(Source text begins)

Opinion issued July 25, 2002





In The

Court of Appeals

For The

First District of Texas



NO. 01-01-00197-CV

____________



LISA DELMONICO, Appellant



V.



JOHN BERRY, M.D., Appellee



On Appeal from the 61st District Court

Harris County, Texas

Trial Court Cause No. 99-00761



O P I N I O N

Appellant, Lisa Delmonico, brought suit against appellee, Dr. John Berry, for medical malpractice alleging that Dr. Berry failed to timely examine, diagnose and treat a post-operative infection and later failed to prescribe intravenous antibiotics after examining her. Dr. Berry filed a no-evidence motion for summary judgment asserting Delmonico failed to create a fact issue as to a breach of the standard of care and causation. In her sole point of error, Delmonico claims the trial court erred in granting Dr. Berry's motion for summary judgment. We affirm.

(Source text ends)
(Information provided begins)

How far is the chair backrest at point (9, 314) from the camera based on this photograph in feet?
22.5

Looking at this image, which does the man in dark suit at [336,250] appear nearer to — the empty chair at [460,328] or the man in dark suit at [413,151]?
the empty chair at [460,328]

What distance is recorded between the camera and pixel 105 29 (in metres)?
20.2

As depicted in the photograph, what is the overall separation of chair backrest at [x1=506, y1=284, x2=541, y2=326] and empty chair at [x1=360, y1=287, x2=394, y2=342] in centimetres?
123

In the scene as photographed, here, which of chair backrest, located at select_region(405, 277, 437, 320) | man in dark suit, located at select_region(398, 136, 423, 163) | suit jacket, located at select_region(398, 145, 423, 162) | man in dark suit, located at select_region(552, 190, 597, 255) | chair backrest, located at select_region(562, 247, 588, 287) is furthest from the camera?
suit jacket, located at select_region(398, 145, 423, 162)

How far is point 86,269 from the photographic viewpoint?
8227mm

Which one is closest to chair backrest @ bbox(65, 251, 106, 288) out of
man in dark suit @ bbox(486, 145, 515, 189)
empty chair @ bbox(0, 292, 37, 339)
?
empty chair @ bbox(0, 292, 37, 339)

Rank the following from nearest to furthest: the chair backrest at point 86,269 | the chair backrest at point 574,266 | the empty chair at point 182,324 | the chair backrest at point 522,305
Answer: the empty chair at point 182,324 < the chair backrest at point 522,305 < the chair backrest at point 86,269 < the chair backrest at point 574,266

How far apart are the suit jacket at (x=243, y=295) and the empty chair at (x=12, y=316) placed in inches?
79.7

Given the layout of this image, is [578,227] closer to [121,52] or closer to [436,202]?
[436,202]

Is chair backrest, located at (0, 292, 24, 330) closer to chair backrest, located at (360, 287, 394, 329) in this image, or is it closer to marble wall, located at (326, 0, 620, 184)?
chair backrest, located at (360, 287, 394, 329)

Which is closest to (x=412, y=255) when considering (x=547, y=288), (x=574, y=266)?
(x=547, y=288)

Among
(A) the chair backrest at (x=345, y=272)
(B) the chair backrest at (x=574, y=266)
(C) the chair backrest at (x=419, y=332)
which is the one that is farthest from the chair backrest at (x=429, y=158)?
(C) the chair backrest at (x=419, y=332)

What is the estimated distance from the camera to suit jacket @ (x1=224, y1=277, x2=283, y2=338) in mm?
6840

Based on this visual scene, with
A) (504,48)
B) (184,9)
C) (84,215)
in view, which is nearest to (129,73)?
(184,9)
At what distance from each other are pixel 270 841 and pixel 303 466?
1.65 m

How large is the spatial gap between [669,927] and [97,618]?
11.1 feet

(Information provided ends)

* **Work to complete**:
1) Revise the court opinion by copying everything from "O P I N I O" down to "judgment. We affirm." and changing each "summary judgment" to "dismissal".
2) Answer these questions using the court opinion:
(a) On what date was the opinion issued?
(b) Which trial court did the appeal come from?
(c) What did the appeals court decide?
The listing comes from a different source than the court opinion.

* **Written responses**:
1)
O P I N I O N

Appellant, Lisa Delmonico, brought suit against appellee, Dr. John Berry, for medical malpractice alleging that Dr. Berry failed to timely examine, diagnose and treat a post-operative infection and later failed to prescribe intravenous antibiotics after examining her. Dr. Berry filed a no-evidence motion for dismissal asserting Delmonico failed to create a fact issue as to a breach of the standard of care and causation. In her sole point of error, Delmonico claims the trial court erred in granting Dr. Berry's motion for dismissal. We affirm.

2)
(a) July 25, 2002
(b) The 61st District Court, Harris County, Texas
(c) It affirmed.